È lutto in tutta la città per la scomparsa di Petru Druta, trovato morto a 29 anni all’interno della sua abitazione di corso Amedeo, in centro. Il giovane – originario di Telenesti, in Moldavia – fino a pochi mesi fa lavorava come muratore per la Fe.Mi.Li, azienda nella quale tutti lo stimavano e oggi lo piangono. “Pietro” si faceva chiamare, “Pietrino” era il suo soprannome per via della sua corporatura minuta.

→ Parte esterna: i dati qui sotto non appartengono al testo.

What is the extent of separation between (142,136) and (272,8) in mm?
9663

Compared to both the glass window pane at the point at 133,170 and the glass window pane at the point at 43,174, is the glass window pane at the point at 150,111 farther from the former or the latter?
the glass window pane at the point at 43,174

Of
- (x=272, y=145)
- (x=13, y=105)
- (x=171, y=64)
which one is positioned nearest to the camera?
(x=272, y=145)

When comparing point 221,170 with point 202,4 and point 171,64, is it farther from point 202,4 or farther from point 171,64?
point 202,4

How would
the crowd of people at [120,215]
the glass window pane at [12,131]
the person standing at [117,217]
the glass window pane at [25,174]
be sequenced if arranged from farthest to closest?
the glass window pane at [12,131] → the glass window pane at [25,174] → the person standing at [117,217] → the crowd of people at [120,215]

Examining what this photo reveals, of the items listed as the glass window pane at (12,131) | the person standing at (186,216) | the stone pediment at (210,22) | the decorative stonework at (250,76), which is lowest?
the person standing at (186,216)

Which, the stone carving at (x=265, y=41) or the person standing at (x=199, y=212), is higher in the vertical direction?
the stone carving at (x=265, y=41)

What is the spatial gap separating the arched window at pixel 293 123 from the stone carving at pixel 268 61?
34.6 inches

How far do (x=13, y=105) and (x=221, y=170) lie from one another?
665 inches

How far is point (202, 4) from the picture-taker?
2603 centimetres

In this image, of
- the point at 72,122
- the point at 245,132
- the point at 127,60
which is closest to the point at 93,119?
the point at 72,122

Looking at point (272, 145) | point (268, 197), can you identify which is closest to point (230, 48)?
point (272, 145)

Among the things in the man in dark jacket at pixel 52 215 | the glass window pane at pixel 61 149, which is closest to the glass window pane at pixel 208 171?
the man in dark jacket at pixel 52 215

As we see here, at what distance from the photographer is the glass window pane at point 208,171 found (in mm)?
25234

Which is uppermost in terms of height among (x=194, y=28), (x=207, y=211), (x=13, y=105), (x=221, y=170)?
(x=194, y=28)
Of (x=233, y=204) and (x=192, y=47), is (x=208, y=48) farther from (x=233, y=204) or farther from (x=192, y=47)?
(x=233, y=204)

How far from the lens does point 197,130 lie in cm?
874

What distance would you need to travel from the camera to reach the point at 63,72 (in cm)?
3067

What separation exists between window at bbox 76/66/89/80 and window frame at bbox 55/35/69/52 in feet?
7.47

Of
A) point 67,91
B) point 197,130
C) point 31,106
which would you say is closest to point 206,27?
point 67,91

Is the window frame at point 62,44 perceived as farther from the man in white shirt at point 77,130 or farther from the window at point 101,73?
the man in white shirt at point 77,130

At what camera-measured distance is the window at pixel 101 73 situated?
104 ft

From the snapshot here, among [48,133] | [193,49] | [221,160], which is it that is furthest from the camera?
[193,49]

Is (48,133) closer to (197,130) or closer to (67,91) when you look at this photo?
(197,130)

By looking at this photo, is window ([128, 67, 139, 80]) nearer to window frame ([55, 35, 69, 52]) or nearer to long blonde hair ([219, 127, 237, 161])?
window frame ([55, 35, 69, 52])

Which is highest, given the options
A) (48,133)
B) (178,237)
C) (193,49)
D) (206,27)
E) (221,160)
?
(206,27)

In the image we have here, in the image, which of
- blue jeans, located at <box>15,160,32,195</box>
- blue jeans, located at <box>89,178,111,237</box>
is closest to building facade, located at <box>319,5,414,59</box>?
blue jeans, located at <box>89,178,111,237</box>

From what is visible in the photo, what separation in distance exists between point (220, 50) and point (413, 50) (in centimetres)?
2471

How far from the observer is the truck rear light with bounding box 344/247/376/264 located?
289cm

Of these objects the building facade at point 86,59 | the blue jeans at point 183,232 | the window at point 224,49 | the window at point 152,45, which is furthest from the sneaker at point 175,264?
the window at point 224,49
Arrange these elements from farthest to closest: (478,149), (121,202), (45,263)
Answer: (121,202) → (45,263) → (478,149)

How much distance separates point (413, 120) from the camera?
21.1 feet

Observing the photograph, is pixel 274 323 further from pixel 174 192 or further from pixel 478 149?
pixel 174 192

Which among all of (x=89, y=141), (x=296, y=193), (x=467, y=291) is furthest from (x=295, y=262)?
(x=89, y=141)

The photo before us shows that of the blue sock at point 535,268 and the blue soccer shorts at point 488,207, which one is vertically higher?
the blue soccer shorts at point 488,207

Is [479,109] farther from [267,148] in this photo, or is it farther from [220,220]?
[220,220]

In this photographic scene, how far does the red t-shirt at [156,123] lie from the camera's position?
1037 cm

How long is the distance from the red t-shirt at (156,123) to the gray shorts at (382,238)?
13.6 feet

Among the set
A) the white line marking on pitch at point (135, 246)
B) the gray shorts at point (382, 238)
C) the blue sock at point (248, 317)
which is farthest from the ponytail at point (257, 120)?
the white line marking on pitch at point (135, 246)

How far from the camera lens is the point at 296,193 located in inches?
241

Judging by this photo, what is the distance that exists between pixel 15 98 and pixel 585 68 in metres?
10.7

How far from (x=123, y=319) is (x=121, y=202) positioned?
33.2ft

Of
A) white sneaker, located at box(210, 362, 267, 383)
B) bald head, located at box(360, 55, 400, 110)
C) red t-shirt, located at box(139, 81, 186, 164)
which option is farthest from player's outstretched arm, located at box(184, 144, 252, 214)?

«Siamo sotto choc», dicono dall’impresa edile livornese di via Filzi, nel rione di Shangai. Operaio affidabile e di rara bravura, da solo aveva interamente ristrutturato il suo appartamento e due anni fa aveva anche ottenuto a Sassuolo, in provincia di Modena, la certificazione di posatore di ceramica, un riconoscimento molto importante sancito dal distretto emiliano eccellenza d’Italia nelle piastrelle e non solo.
Poco dopo le 16 il dramma. I pompieri della caserma di via Campania, allertati attraverso la centrale unica delle emergenze, hanno consentito l’accesso in casa ai volontari della Misericordia di Montenero (giunti su un’ambulanza) e al medico e all’infermiere del 118, sopraggiunti subito dopo sull’automedica dell’Asl Toscana nord ovest partita dall’ospedale, che purtroppo non hanno potuto fare niente per salvarlo.
Sul posto sono poi intervenuti gli agenti della Squadra volante dell’ufficio prevenzione generale e soccorso pubblico della questura, diretti dal commissario capo Gabriele Nasca, con due equipaggi. I poliziotti hanno effettuato i primi accertamenti sul luogo del fatto, ascoltando delle persone. Una prassi, questa, data la giovane età della vittima e per il fatto che nessuno ha assistito alla sua morte.
Dietro la tragedia non sembrerebbe esserci qualcosa di violento e non è chiaro se Druta abbia avuto un malore improvviso o il decesso sia avvenuto per altre ragioni. Gli inquirenti, in ogni caso, al momento non possono tralasciare alcuna ipotesi e le indagini sono in corso. «Era una bravissima persona, viveva per il lavoro, un ragazzo stupendo», è il coro degli amici.
Per stabilire con certezza la causa del decesso dalla procura è stata disposta l’autopsia e la salma in serata è stata trasferita dall’abitazione all’obitorio del cimitero dei Lupi dal personale delle onoranze funebri della Svs di via San Giovanni. Solo al termine degli accertamenti i familiari – oltre al fratello minore ha una sorella e i tre erano molti uniti – potranno riabbracciare il ventinovenne e organizzare il funerale.